[RFC,net,v2,1/2] net/smc: Resolve the race between link group access and termination

We encountered some crashes caused by the race between the access
and the termination of link groups.

Here are some of panic stacks we met:

1) Race between smc_clc_wait_msg() and __smc_lgr_terminate()

 BUG: kernel NULL pointer dereference, address: 00000000000002f0
 Workqueue: smc_hs_wq smc_listen_work [smc]
 RIP: 0010:smc_clc_wait_msg+0x3eb/0x5c0 [smc]
 Call Trace:
  <TASK>
  ? smc_clc_send_accept+0x45/0xa0 [smc]
  ? smc_clc_send_accept+0x45/0xa0 [smc]
  smc_listen_work+0x783/0x1220 [smc]
  ? finish_task_switch+0xc4/0x2e0
  ? process_one_work+0x1ad/0x3c0
  process_one_work+0x1ad/0x3c0
  worker_thread+0x4c/0x390
  ? rescuer_thread+0x320/0x320
  kthread+0x149/0x190
  ? set_kthread_struct+0x40/0x40
  ret_from_fork+0x1f/0x30
  </TASK>

smc_listen_work()                abnormal case like port error
---------------------------------------------------------------
                                | __smc_lgr_terminate()
                                |     |- smc_conn_kill()
                                |            |- smc_lgr_unregister_conn()
                                |                   |- set conn->lgr = NULL
smc_clc_wait_msg()              |
    |- access conn->lgr (panic) |

2) Race between smc_setsockopt() and __smc_lgr_terminate()

 BUG: kernel NULL pointer dereference, address: 00000000000002e8
 RIP: 0010:smc_setsockopt+0x17a/0x280 [smc]
 Call Trace:
  <TASK>
  __sys_setsockopt+0xfc/0x190
  __x64_sys_setsockopt+0x20/0x30
  do_syscall_64+0x34/0x90
  entry_SYSCALL_64_after_hwframe+0x44/0xae
  </TASK>

smc_setsockopt()                 abnormal case like port error
--------------------------------------------------------------
                                | __smc_lgr_terminate()
                                |     |- smc_conn_kill()
                                |            |- smc_lgr_unregister_conn()
                                |                   |- set conn->lgr = NULL
mod_delayed_work()              |
    |- access conn->lgr (panic) |

There are some other panic points and they are caused by the
simmilar reason as described above, which is accessing link
group after termination, thus getting a NULL pointer or invalid
resource.

Currently, there seems to be no synchronization between the
link group access and a sudden termination of it.
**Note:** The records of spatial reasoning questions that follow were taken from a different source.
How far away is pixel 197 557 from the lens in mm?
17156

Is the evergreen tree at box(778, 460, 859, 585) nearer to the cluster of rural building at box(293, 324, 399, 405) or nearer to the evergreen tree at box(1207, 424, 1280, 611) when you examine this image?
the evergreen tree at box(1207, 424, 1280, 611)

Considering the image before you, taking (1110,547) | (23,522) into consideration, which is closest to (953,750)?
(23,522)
This patch
tries to fix this by introducing reference count of link group
and not freeing link group until reference count is zero.

Link group might be referred to by link or smc connection. So
the operation to the link group reference count can be concluded
as follows:

object          [hold or initialized as 1]         [put]
--------------------------------------------------------------------
link group      smc_lgr_create()                   smc_lgr_free()
connections     smc_lgr_register_conn()            smc_conn_free()
links           smcr_link_init()                   smcr_link_clear()

Througth this way, we extend the life cycle of link group and
ensure it is longer than the life cycle of connections and links
above it, so that avoid invalid access to link group after its
termination.

Signed-off-by: Wen Gu <guwen@linux.alibaba.com>
---
 net/smc/smc.h      |  1 +
 net/smc/smc_core.c | 45 ++++++++++++++++++++++++++++++++++++++++-----
 net/smc/smc_core.h |  3 +++
 3 files changed, 44 insertions(+), 5 deletions(-)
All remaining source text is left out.